## BEGIN Source

Word Tricks & Propaganda

By Edward S. Herman

 

The mainstream media carry out their propaganda service on behalf of the corporate and political establishment in many ways: by choice of topics addressed (government rather than corporate abuses, welfare rather than Pentagon waste, Kadaffi rather than Guatemalan state terrorism), by their framing of issues (GDP growth rather than distribution, Fed policy effects on inflation and security prices rather than on unemployment), by their choice of sources of information (heavily depending on officials and think tank flacks), and by their use of language, among other practices.

I want to focus here on the tricks of language that serve propaganda ends, although it should be recognized that biased word usage is closely tied to the other modes of bias. Heavy reliance on officials allows the officials to frame the issues and to use words in ways that serve their agenda. The word "terrorist" is applied to the target enemy (Iran), or the enemy of our friend (Hamas, the PLO, the Kurdish PKK), not the "constructively engaged" governments of Colombia, Israel, Turkey or, back in the 1980s, Savimbi and the apartheid government of South Africa. The examples below will show how story framing and word usage are essentially two aspects of a single process.

The integration of word usage, framing, and source selection points up the fact that language is an arena of conflict and struggle. Word meanings, connotations, and applications are fluid and change in the course of struggle. For example, labor has long fought to have the word "strike" mean a legitimate labor tactic and part of the institution of collective bargaining, whereas management has always tried to get the word to symbolize labor violence, inconvenience to the community, and damage to the GDP and balance of payments. Management has been pretty successful in getting the word interpreted with negative connotations. Similarly, "welfare" has taken on negative connotations as part of the 25 year long corporate and rightwing attack on the welfare state. This same campaign has seen the word "government" become a word of derogation. Politicians run against "Washington" and "government." At the same time, interestingly, as the right wingers like killing (except fetuses) and are fond of the military establishment, they have succeeded in making the word government applicable only to the government in its civil functions; in denouncing the "government," we are not denouncing the Pentagon.

## END Source
## BEGIN Supplied entries

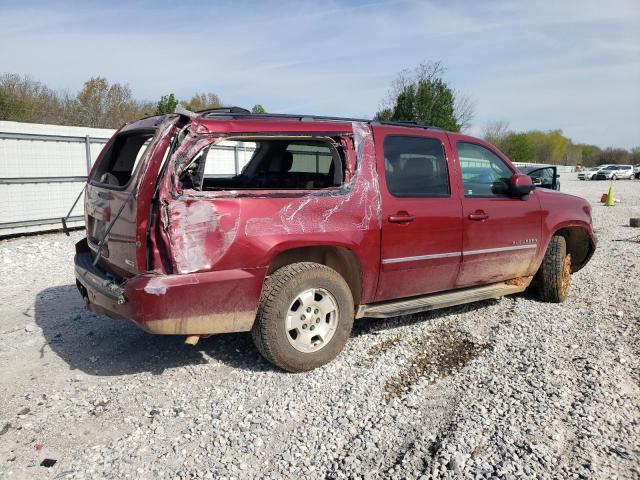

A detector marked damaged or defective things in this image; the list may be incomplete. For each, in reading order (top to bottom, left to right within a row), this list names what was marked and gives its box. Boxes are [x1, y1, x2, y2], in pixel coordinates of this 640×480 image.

shattered side window [180, 137, 344, 191]
damaged suv [74, 108, 596, 372]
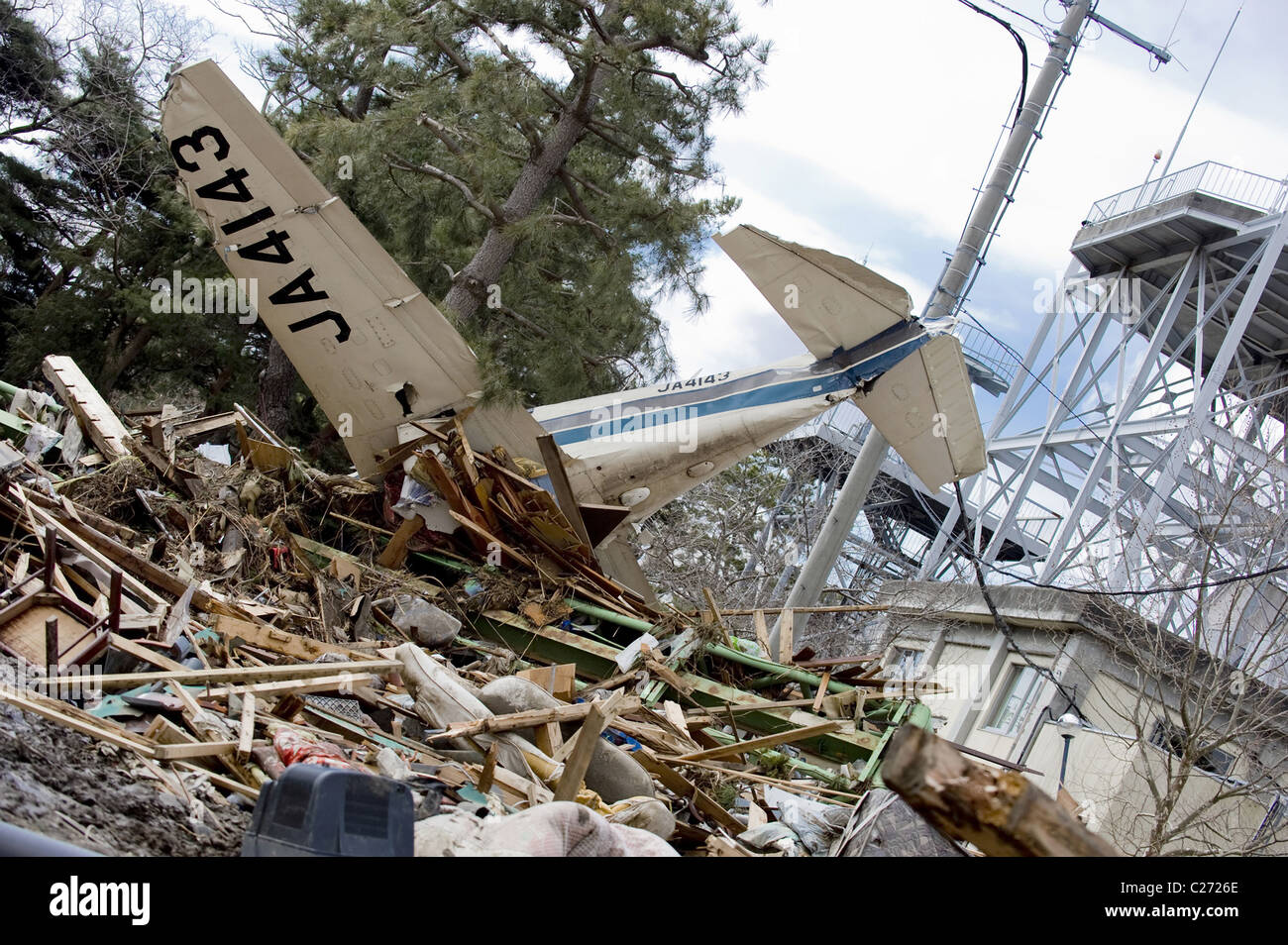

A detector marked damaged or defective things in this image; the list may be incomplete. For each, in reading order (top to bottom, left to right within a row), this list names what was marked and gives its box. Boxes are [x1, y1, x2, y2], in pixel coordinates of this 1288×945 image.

broken aircraft wing [160, 59, 483, 475]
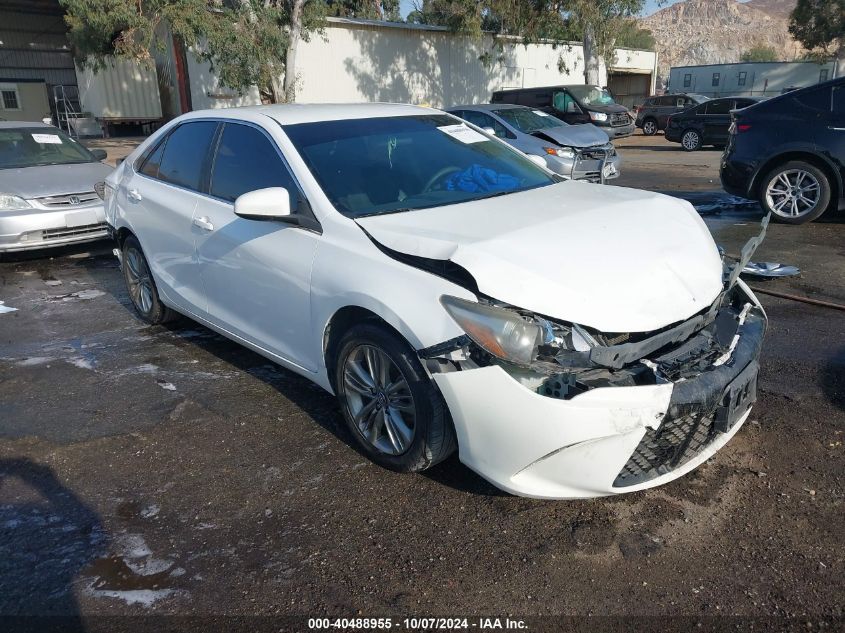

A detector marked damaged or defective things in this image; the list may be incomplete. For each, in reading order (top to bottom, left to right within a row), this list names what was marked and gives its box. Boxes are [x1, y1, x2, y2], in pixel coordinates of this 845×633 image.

crumpled hood [0, 160, 113, 198]
crumpled hood [536, 123, 608, 148]
broken headlight [442, 296, 540, 366]
crumpled hood [360, 180, 724, 334]
front-end collision damage [418, 215, 768, 496]
damaged front bumper [428, 282, 764, 498]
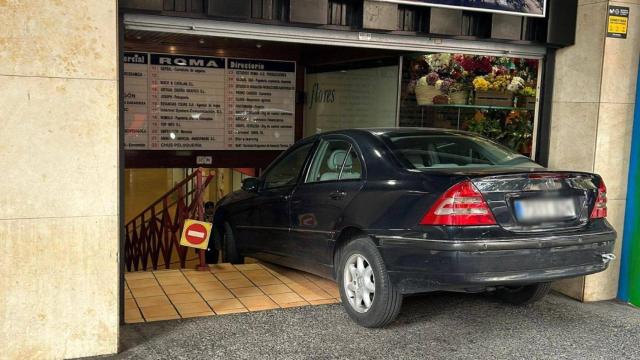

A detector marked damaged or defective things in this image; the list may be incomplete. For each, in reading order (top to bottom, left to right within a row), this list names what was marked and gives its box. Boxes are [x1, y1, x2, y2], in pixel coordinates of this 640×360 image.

crashed vehicle [209, 128, 616, 328]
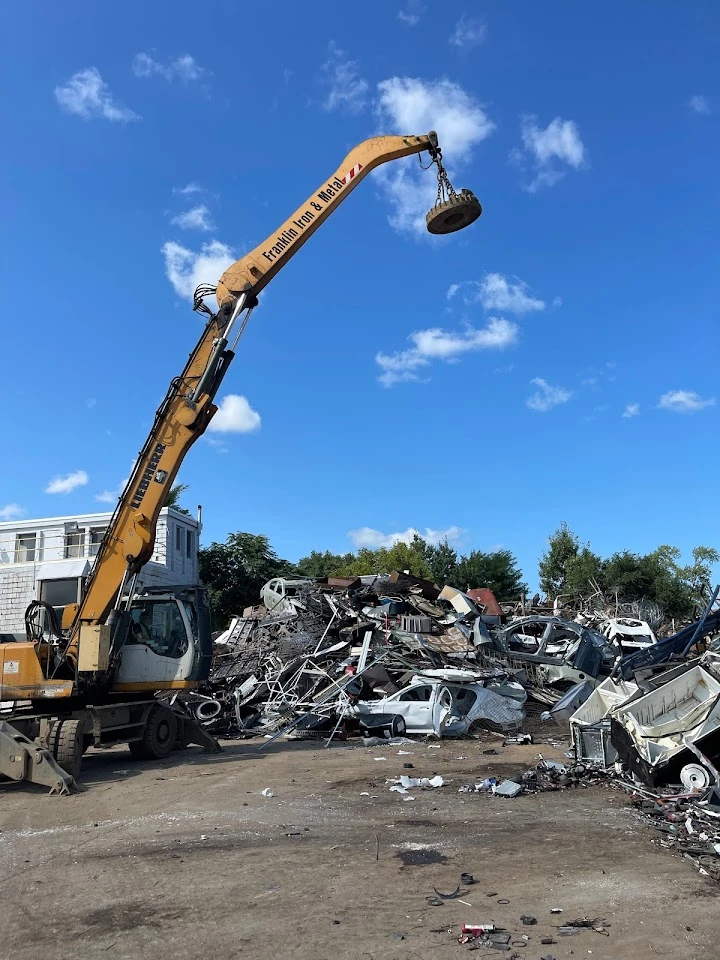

## END Supplied entries

**Requirement**
Reproduce the essay on language and propaganda word for word, from "By Edward S." up to and including "among other practices.". Rely solely on the essay for your answers, without reference to the entries.

**Output of the exercise**
By Edward S. Herman

 

The mainstream media carry out their propaganda service on behalf of the corporate and political establishment in many ways: by choice of topics addressed (government rather than corporate abuses, welfare rather than Pentagon waste, Kadaffi rather than Guatemalan state terrorism), by their framing of issues (GDP growth rather than distribution, Fed policy effects on inflation and security prices rather than on unemployment), by their choice of sources of information (heavily depending on officials and think tank flacks), and by their use of language, among other practices.